4. An image forming apparatus according to claim 1, wherein the holding section has a guide member for guiding each side surface and back surface of the transfer medium held in a parallel sheet array.

5. An image forming apparatus according to claim 4, wherein the guide member is detachably mounted at the holding section.

6. An image forming apparatus comprising:

an image carrier for carrying an electrostatic latent image;

image forming means for forming the electrostatic latent image on the image carrier;

developing means for supplying a developing agent onto the electrostatic latent image formed by the image forming means and developing the latent image;

transfer means for transferring a developing agent image developed by the developing means to a transfer medium;

control means for allowing a plurality of electrostatic latent images to be formed at a time in a parallel manner on the image carrier through the image forming means as required;

supplying means including a holding section for holding transfer mediums side by side as required, and a first supplying section and a second supplying section for allowing the transfer mediums, which are held in the holding section side by side, to be picked up in a parallel way at a time and supplying these transfer mediums to the image carrier; and post card supplying means, having a manual feeding section for manually feeding transfer mediums, for holding post cards in a parallel manner in the manual feeding section, picking up these parallel post cards and supplying the parallel post cards to the image carrier.

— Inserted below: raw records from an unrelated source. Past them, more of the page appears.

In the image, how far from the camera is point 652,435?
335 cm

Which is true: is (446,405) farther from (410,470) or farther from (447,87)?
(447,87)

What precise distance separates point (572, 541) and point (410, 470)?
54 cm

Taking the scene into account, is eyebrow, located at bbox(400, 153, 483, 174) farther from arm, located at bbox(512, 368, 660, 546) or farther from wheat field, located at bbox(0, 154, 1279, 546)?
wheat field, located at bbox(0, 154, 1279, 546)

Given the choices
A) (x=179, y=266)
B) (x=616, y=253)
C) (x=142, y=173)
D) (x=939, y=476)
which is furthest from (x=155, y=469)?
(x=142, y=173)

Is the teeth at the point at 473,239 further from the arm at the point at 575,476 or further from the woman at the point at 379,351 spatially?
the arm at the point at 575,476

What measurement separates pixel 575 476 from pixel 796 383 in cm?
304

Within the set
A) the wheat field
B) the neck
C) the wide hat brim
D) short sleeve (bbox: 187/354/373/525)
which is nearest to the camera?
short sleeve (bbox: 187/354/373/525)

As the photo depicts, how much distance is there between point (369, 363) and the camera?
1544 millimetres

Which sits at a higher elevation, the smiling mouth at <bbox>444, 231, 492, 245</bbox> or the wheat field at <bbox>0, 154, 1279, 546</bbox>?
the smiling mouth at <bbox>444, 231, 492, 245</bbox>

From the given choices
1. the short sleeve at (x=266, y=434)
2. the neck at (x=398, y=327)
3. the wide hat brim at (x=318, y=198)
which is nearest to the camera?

7. An image forming apparatus comprising:

an image carrier for carrying an electrostatic latent image;

an image forming means for forming the latent image on the image carrier;

developing means for supplying a developing agent to the latent image formed by the image forming means and developing the latent image;

transfer means for allowing a developing agent image which is developed by the developing means to be transferred to a transfer medium;

supplying means for supplying the transfer medium to the image carrier; and

control means for allowing a plurality of electrostatic latent images to be formed in a parallel array on the image carrier as required through the image forming means, wherein the supplying means has a holding section for, when a plurality of electrostatic latent images are formed in a parallel array at a time, holding the transfer medium in a parallel sheet array and, when the electrostatic latent image is formed as a single image, holding the transfer medium in a single individual form, first and second supply sections for allowing the transfer medium which is held in a parallel sheet array in the holding section to be picked up in units of one sheet in a parallel array at a time and supplying these parallel sheets to the image carrier, and a third supply section for allowing the transfer medium which is held in a single individual form in the holding section to be picked up in a one-by-one way and supplying the single individual sheet to the image carrier.

8. An image forming apparatus comprising:

an image carrier for carrying an electrostatic latent image;

an image forming device for forming the electrostatic latent image on the image carrier;

a developing device for supplying a developing agent onto the electrostatic latent image formed by the image forming device and developing the latent image;

a transfer device for transferring a developing agent image developed by the developing device to a transfer medium;

a control device for allowing a plurality of electrostatic latent images to be formed at a time in a parallel manner on the image carrier through the image forming device as required;

a supplying device including a holding section for holding transfer mediums side by side as required, and a first supplying section and a second supplying section for allowing the transfer mediums, which are held in the holding section side by side, to be picked up in a parallel way at a time and supplying these transfer mediums to the image carrier; and

an operating section for setting a number of transfer mediums to be supplied by the supplying device, wherein when an odd number is set, only one of the first and second supply sections of the supplying device is operated to allow a final transfer medium to be taken out.